何事も無く……いや、セラフが居なければ、俺はクルマ無しで犬と戦うことになっていたか。そもそも穴から降りられなかったかもしれないな。
『ふふん』
俺はセラフの得意気な笑い声を聞きながらオフィスの窓口に向かう。
「お帰りなさい。無事で良かったです。本日のご用件はなんでしょうか?」
俺のことを覚えていたのか窓口の女がそんな挨拶をする。人造人間なのだから、覚えていても当然か。
「これを両替して欲しい」
俺は窓口に手に入れたばかりのボロボロの乾電池を並べていく。俺が乾電池を置くたびに窓口の女の顔が露骨にこちらを残念なものでも見るかのようなものへと変わっていく。

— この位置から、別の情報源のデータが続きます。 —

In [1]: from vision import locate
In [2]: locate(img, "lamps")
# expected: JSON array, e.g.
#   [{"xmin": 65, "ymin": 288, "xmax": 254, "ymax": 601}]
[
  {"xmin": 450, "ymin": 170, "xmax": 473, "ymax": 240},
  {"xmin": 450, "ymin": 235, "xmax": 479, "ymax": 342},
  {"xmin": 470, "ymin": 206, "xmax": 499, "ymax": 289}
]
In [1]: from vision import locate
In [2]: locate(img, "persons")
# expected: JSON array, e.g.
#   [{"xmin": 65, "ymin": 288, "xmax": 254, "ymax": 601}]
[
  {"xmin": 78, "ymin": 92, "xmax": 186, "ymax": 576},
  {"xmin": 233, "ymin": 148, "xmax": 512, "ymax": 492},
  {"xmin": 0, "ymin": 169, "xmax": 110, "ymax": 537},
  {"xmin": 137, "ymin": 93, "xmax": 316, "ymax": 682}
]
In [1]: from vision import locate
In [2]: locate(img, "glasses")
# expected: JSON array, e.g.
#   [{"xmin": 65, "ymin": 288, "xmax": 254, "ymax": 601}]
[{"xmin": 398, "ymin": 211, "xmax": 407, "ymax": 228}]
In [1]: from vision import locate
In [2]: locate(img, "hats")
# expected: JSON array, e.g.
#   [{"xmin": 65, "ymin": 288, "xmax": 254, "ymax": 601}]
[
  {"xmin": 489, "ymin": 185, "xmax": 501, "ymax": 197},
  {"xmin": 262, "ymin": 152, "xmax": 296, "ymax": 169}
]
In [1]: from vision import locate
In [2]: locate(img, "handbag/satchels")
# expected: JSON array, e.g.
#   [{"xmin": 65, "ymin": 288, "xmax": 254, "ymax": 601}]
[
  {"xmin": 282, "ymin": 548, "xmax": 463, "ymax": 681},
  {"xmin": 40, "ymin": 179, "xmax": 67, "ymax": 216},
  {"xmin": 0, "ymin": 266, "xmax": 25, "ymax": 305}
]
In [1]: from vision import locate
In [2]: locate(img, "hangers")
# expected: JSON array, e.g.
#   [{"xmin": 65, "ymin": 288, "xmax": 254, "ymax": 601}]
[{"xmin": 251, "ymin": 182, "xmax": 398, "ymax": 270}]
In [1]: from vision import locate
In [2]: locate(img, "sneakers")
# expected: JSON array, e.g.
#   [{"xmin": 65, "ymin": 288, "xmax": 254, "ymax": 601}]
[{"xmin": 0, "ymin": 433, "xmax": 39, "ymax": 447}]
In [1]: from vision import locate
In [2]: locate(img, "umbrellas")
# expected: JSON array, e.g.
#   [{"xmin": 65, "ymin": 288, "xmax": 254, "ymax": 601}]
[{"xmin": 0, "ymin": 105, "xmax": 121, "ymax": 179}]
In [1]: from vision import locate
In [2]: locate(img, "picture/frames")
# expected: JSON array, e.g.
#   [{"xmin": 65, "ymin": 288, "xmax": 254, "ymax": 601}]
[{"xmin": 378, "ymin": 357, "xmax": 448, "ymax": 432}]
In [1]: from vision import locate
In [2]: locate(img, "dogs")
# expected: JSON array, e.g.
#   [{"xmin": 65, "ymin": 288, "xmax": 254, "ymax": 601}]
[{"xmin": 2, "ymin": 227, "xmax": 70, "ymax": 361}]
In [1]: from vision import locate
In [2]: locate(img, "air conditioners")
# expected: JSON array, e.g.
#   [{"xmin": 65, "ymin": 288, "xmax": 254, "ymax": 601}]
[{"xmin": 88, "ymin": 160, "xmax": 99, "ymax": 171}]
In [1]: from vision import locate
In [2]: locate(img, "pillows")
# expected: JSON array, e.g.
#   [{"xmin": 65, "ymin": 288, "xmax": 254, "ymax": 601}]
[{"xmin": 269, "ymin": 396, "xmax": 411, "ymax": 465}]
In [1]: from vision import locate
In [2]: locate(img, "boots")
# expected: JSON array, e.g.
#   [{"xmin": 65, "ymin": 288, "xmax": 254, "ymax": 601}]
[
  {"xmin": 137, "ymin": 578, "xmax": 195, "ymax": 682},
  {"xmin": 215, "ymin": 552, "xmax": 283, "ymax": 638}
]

「お気持ちは分かりますが、ここまで劣化したものは両替出来ません」
……無理だったか。
そうなると俺のやったことは全て無駄になってしまう。
いや、待てよ。
俺は持って帰った歪んでいる9Vの四角い乾電池を分解する。中に入っているのは単六の乾電池六本だ。中の乾電池の全てが無傷とはいかないが、それでもこれならいくつかは使えるはずだ。
「使えそうなものを口座に入れてくれ」
「分かりました」
確か単六乾電池は十万コイルだったはずだ。9Vの百万コイルよりは大きく減ってしまうが、それでもゼロよりはいい。
「全部で百二十万と651コイルですね」
思わず口笛を吹きそうになる。
一攫千金だ。
これで何とかなるだろう。
『ふふん。やるじゃない。これでオークションの目玉が狙えるでしょ』
クルマは無理でも、か。
だが――
『セラフ、何を言っている。これで装備を買う』
『はぁ?』
『お前が言っただろ、現状の装備ではあのアクシード四天王のコックローチとやらに勝てる可能性はゼロだって』
『お前は何を言っているの?』
『これで装備を整えれば少しは勝てる見込みが出るだろう?』
そう、俺は舐められたままでは終わらない。
勝つ見込みが無い?
なら、勝てるようにするだけだ。